━━━ GIVEN RECORDS ━━━

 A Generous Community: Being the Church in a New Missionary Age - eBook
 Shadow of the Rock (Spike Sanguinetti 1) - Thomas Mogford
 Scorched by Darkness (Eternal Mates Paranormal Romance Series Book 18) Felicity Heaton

━━━
━━━ GIVEN RECORDS ━━━

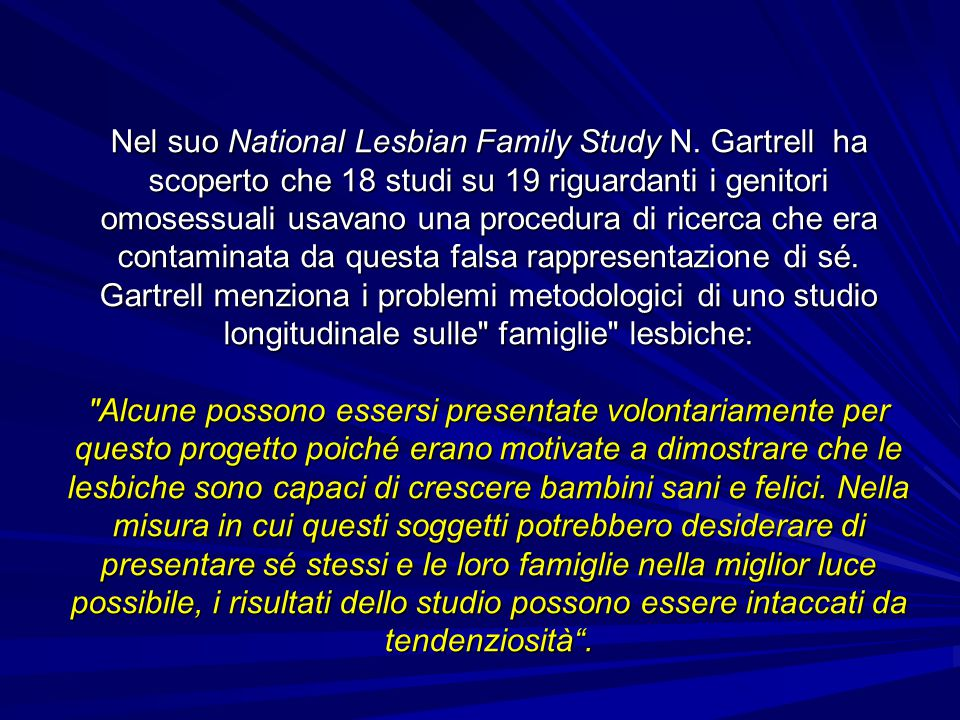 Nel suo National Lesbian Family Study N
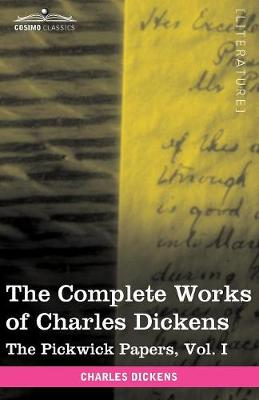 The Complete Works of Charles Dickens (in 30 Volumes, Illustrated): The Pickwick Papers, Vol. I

━━━

**WHAT TO DO:**
Write out exactly the lines above from the line with "Shadow of the" through the line with "Scorched by Darkness", both of them included, and leave out all other lines.

**RESULT BELOW:**
 Shadow of the Rock (Spike Sanguinetti 1) - Thomas Mogford
 Scorched by Darkness (Eternal Mates Paranormal Romance Series Book 18) Felicity Heaton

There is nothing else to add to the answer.